Bodybuilding exercises involve both compound movements (involving several muscle groups at the same time) and isolation movements (focusing in on specific muscles or muscle groups). For example, a barbell bench press is a compound exercise that involves the pectorals, triceps, and front delts. A dumbbell flye is an isolation exercise which, done correctly, isolates just the chest.

But bodybuilders have traditionally tried to use techniques to isolate one specific head or part of a complex muscle group. Some try varying their foot position while doing squats to hit the outer head of the quadriceps and develop a more pronounced sweep to the thighs. The problem is there is a physiological principle that tells us this simply isn’t effective.

The principle of non-contiguous innervation tells us that motor neurons don’t stimulate specific muscle fibers in limited locations or groups, but innervate muscles over widespread areas. So, there is a network of connections emanating from the motor neurons that cause contraction of muscle fibers in the quadriceps that connect to all the different heads of the muscle group, not specifically to any one muscle in the group. So, these muscles will always be activated as a group, and you can’t really train one of the heads by itself.

This means that training at different angles or changing the position of your feet during squats or leg presses doesn’t allow you stimulate a specific area of the quads. You can use a technique that isolates the inner thigh adductors apart from the quads, because they’re a different muscle group. But when you do squats, you’re inevitably involving some adductor contraction along with working the quads. The body has evolved to allow muscles to work in whatever combination that allows you to function.

As another example, the upper and lower abs pretty much work as a single unit. When you do a primary ab exercise like crunches, it’s better if you can work through a longer range of motion, but because of non-contiguous innervation, all parts of the abdominals will respond as a connected unit. You can’t isolate upper or lower abs.

The same problem exists if you try to isolate one head of the biceps or triceps or the upper or lower chest. The exercises you use may feel different, but the motor neurons involved don’t know what you think you’re accomplishing. They’re doing their physiologically designated function and don’t limit stimulating muscle fiber to a given physically limited area.

In fact, including a wider variety of exercises for a body part does not itself automatically lead to increased development. The biceps are a relatively simple muscle group and almost any curl movement has the same result. A curl is a curl is a curl.
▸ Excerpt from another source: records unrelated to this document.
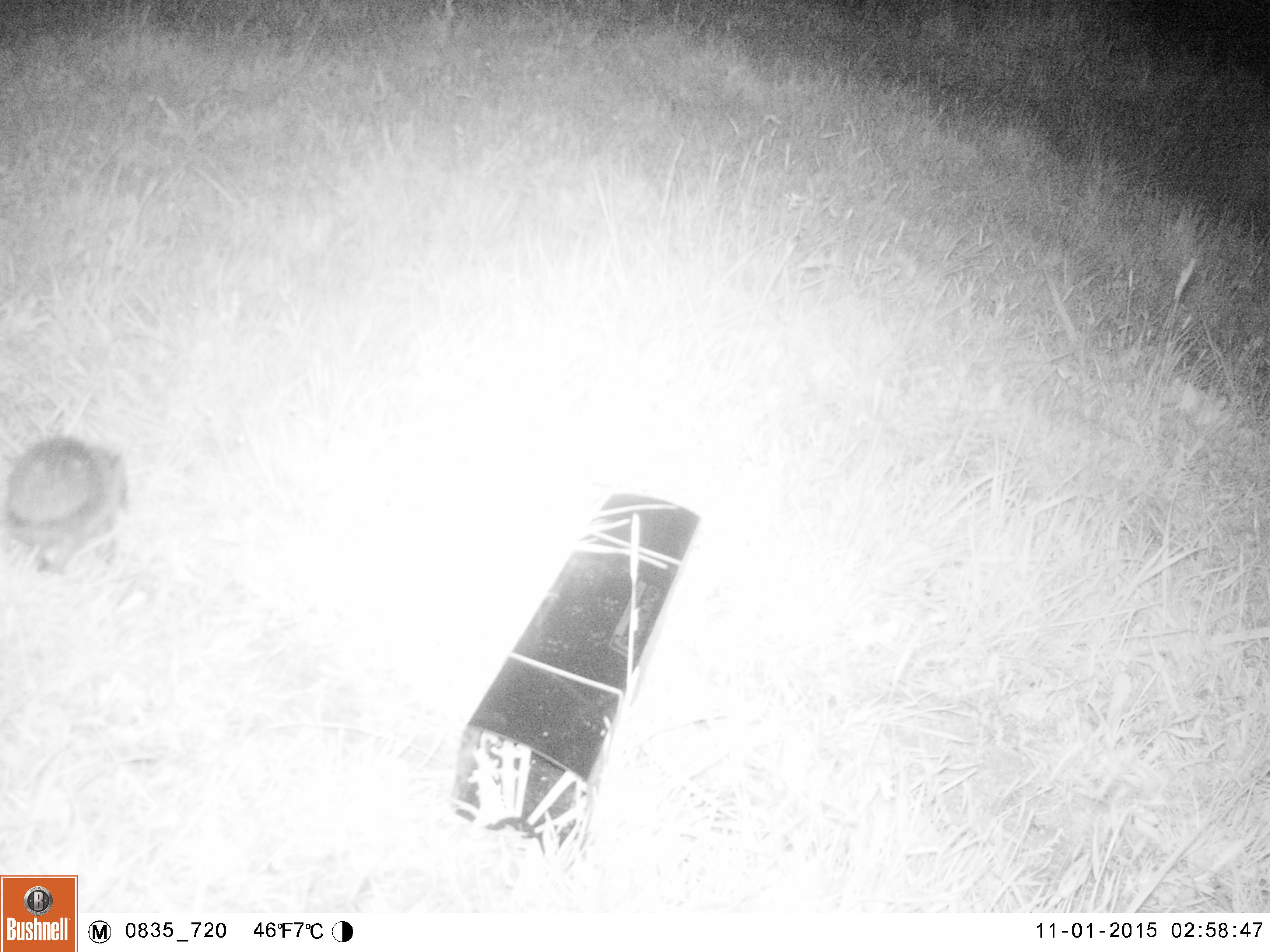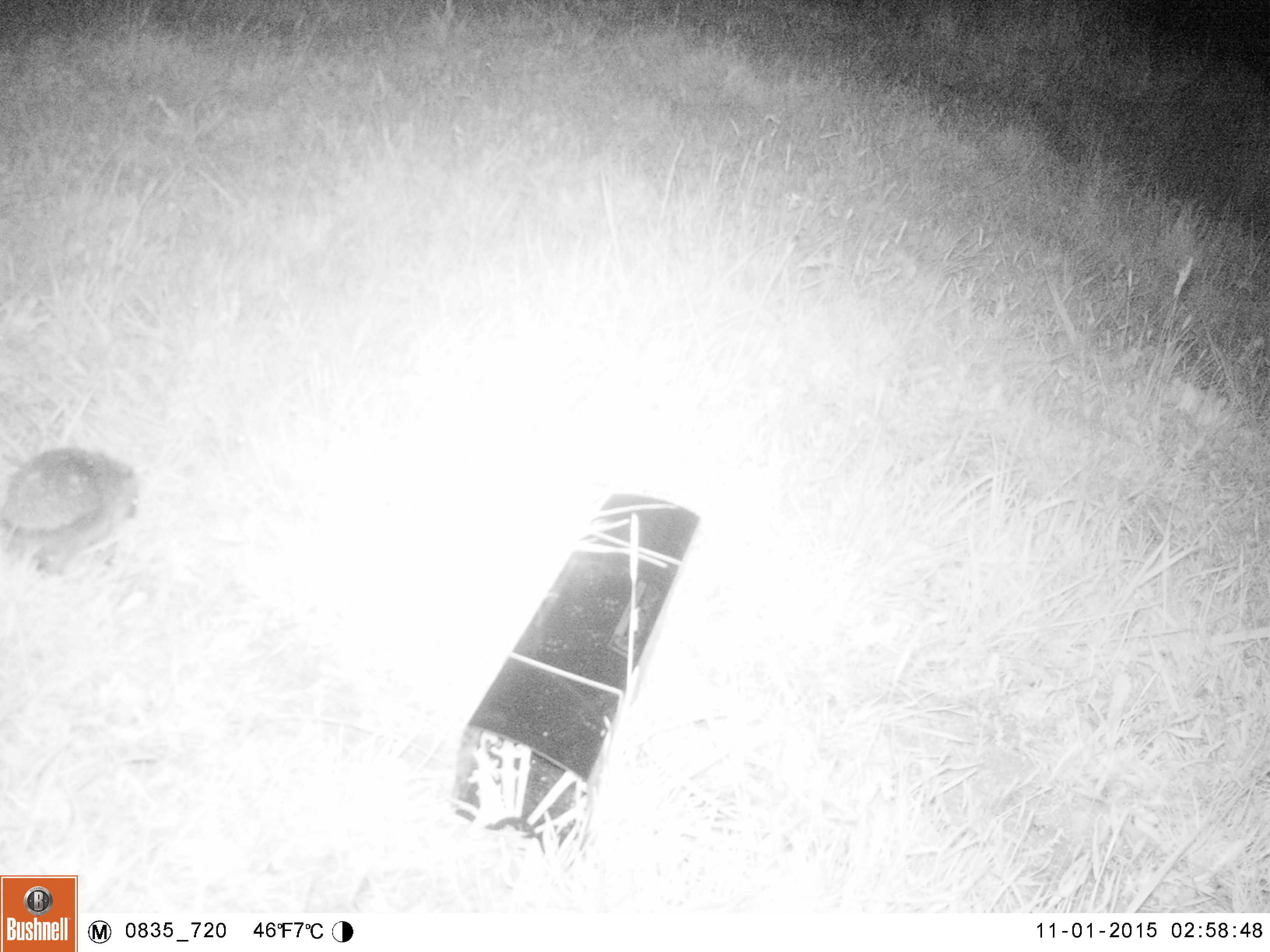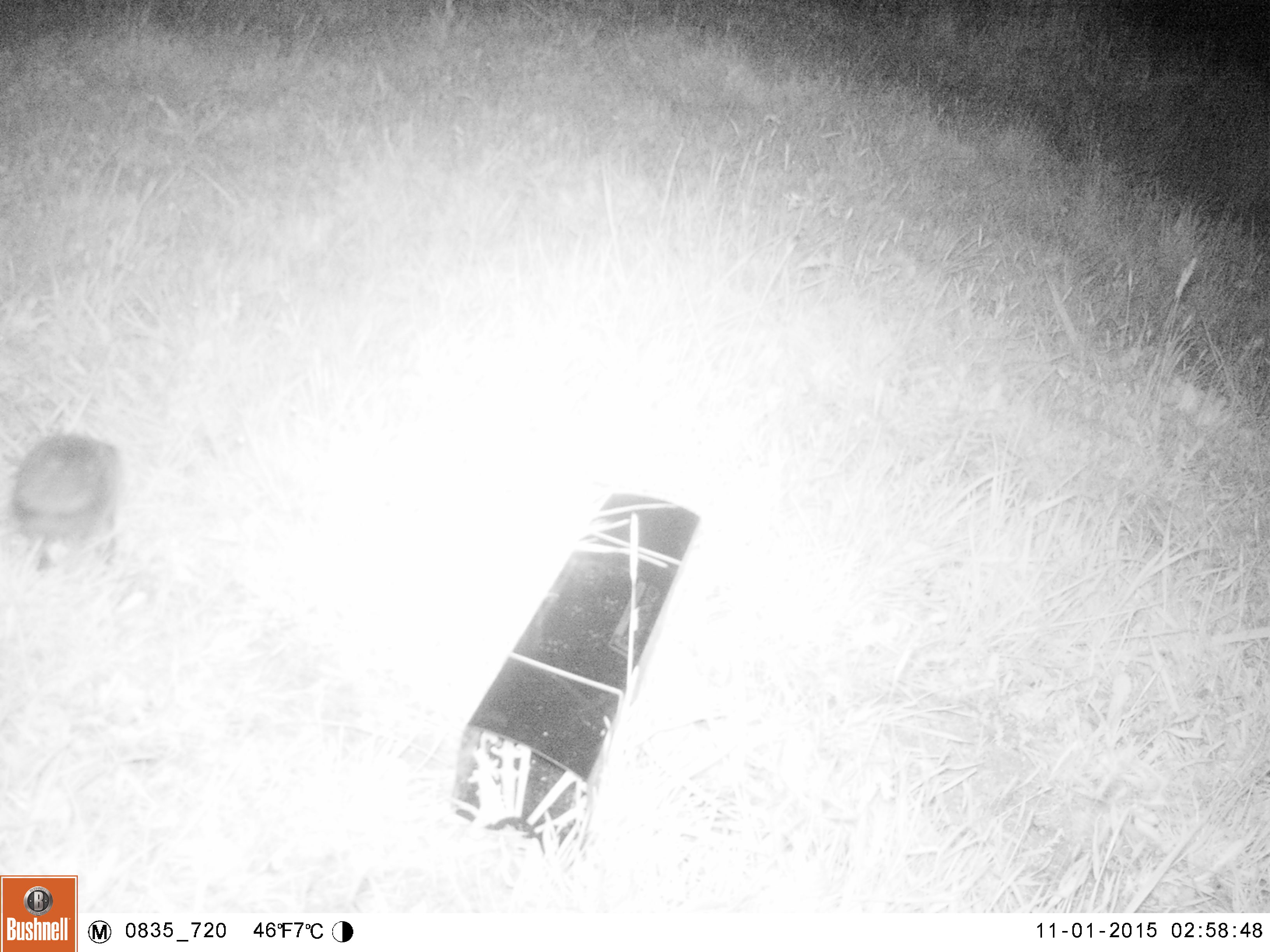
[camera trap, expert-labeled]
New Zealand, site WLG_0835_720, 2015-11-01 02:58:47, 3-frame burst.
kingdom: Animalia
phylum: Chordata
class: Mammalia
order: Eulipotyphla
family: Erinaceidae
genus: Erinaceus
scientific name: Erinaceus europaeus europaeus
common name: european hedgehog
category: hedgehog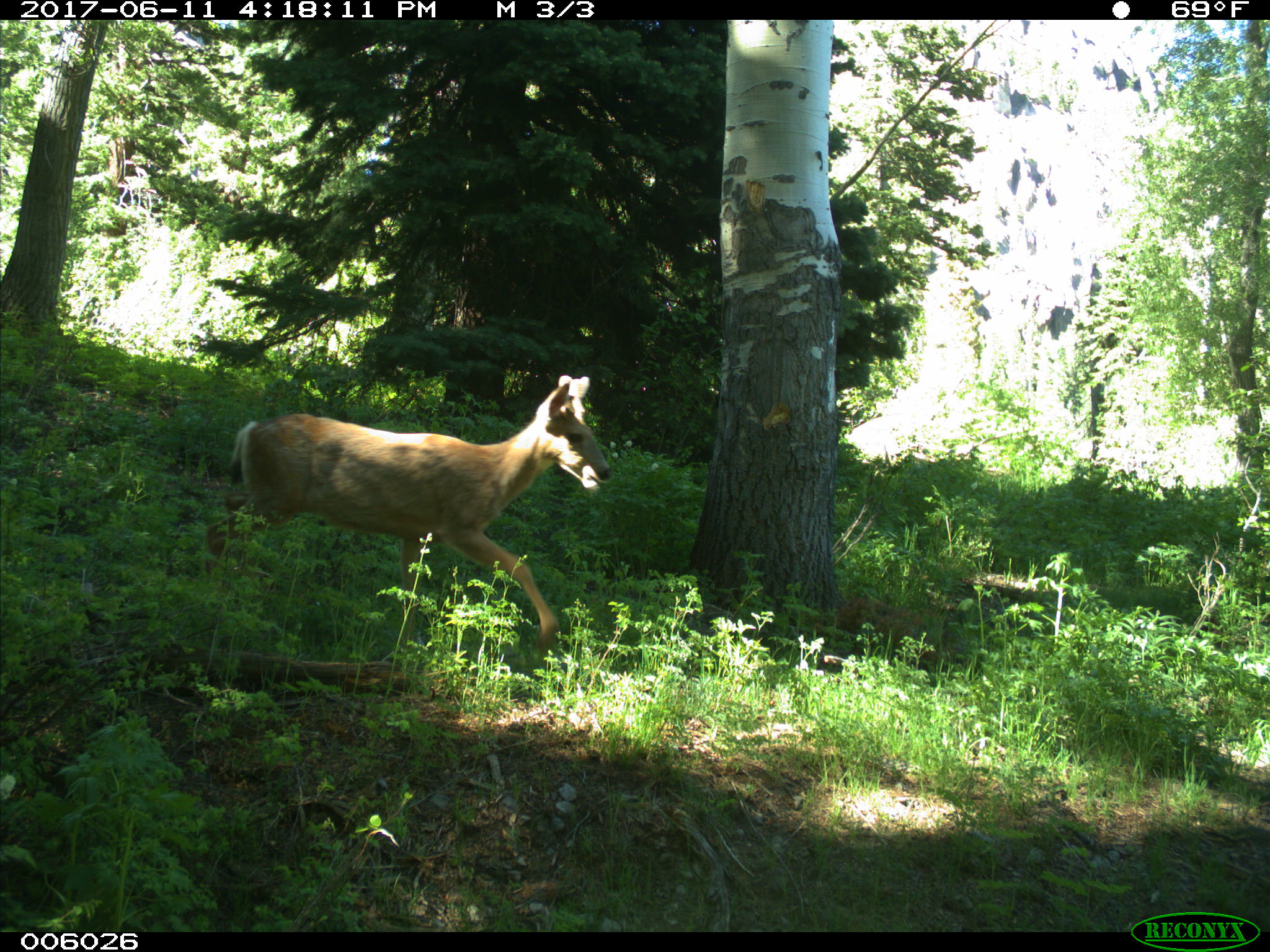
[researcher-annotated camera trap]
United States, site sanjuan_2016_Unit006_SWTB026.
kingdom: Animalia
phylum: Chordata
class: Mammalia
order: Artiodactyla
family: Cervidae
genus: Odocoileus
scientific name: Odocoileus hemionus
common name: mule deer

Additionally, a small muscle group like this is fairly easy to overtrain. Remember, the modern approach to bodybuilding training is short bursts of intense workouts followed by sufficient periods of rest and recuperation. You don’t grow when you are training, you grow when you rest.

So why do bodybuilders continue to do so many different exercises? Primarily to avoid boredom and over-habituation.

When you do the same routine week in and week out, it’s hard to keep up your enthusiasm. Plus, you do the movements by sheer habit, don’t give them your full attention and start to lose intensity. When you do a new exercise, use a new technique or try a new piece of equipment, it tends to help focus your attention.

Arnold used to occasionally do his training partner’s workout or do his own in reverse order, both of which would force him to pay more attention to what he was doing.

The other reason is that bodybuilders really like training. If feels good to them. They love the pump. With a really good bodybuilder, you never have to motivate him or her to go to the gym. You need to encourage them to limit their workouts to avoid overtraining.

That’s also a benefit of using free weights. Work on a leg press machine as heavy as you want, but it is not the same as trying to balance and deal with the stress of a barbell squat. Free weights involve stress on the joints you don’t get from machines or cables. Research has shown the whole nervous system lights up training with free weights in a way that is not true for machine and cable training.

When it comes to variety of exercises, there are special exceptions. For example, the back is really a complex set of interacting muscles. So, you need movements for the lats, the middle back, the lower back and the traps. Lat development requires an amount of resistance too great for you to get your shoulders shrugged far back enough to engage the muscles of the middle back. So, you need a different set of exercises to develop both.

To sum up, because of the principle of non-contiguous innervation, don’t waste our time and energy trying to isolate one head of a multiple head muscle. Instead, in general you should limit the number of different exercises you do for a body part, train in short but more intense workouts, then rest and recuperate to give your body a chance to rest and grow.

Bill Dobbins is a prolific bodybuilding photographer and co-author of Arnold’s New Encyclopedia of Modern Bodybuilding.